How to deal with text input containing a last name with a space or a first name [space] last name combination - c#

I'm dealing with a problem that I can't wrap my head around and could use your help and expertise.
I have a textbox that allows the user to search for another user by a combination of name criterias listed below:
<first name><space><last name> (John Smith)
<last name><comma><space|nospace><first name> (Smith, John) or (Smith,John)
Either starting portion of first name or last name (in this case, I do a search against both the first and last name columns) (Smith), (John), (Sm), or (Jo)
Issue:
There are quite a few users who have a space in their last name, if someone searches for them, they may only enter "de la".
Now in this scenario, since there is a space between the words, the system will assume that the search criteria is first name starts with "de" and last name with "la".
The system will work as expected if the user typed "de la," because now the input contains a comma, and the system will know for sure that this search is for a last name but I have to assume that not everyone will enter a comma at the end.
However the user probably intended only to search for someone with last name starting with "de la".
Current options
I have a few options in mind and could use your help in deciding which one would you recommend. And PLEASE, feel free to add your suggestions.

## Instructions for the task
Transcribe the name-search forum post above word for word. Begin at the words "I have a textbox" and stop after "name> (John Smith)". The material after this point comes from a separate source.

## Data below
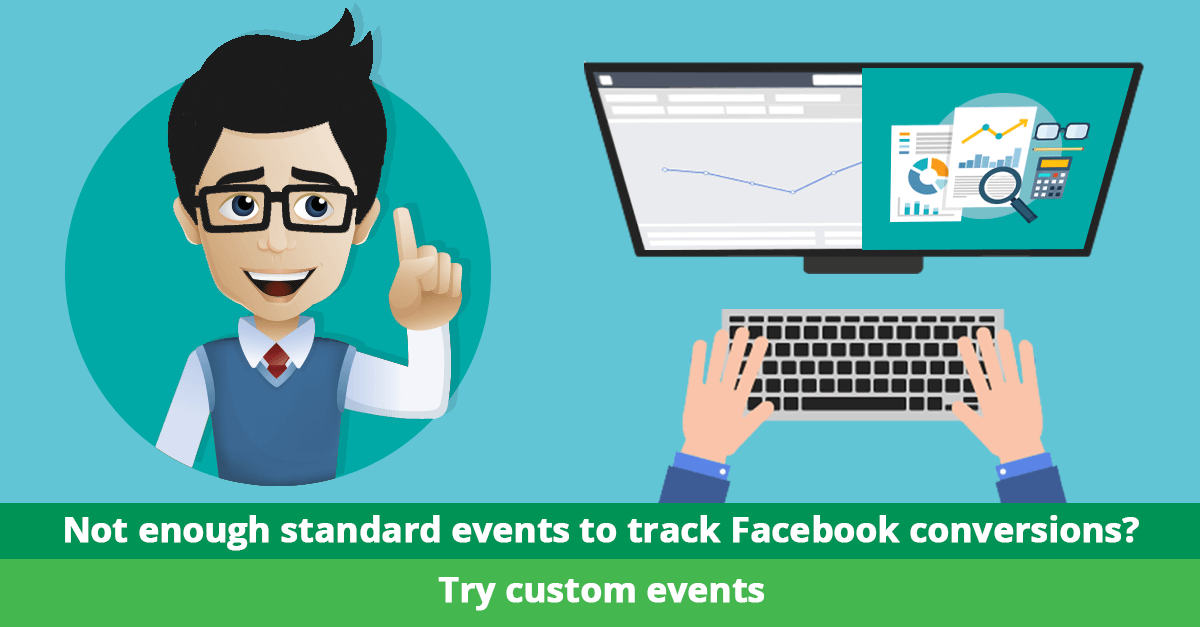 Not enough standard events to track Facebook conversions?

Try custom events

## Exercise answer
I have a textbox that allows the user to search for another user by a combination of name criterias listed below:
<first name><space><last name> (John Smith)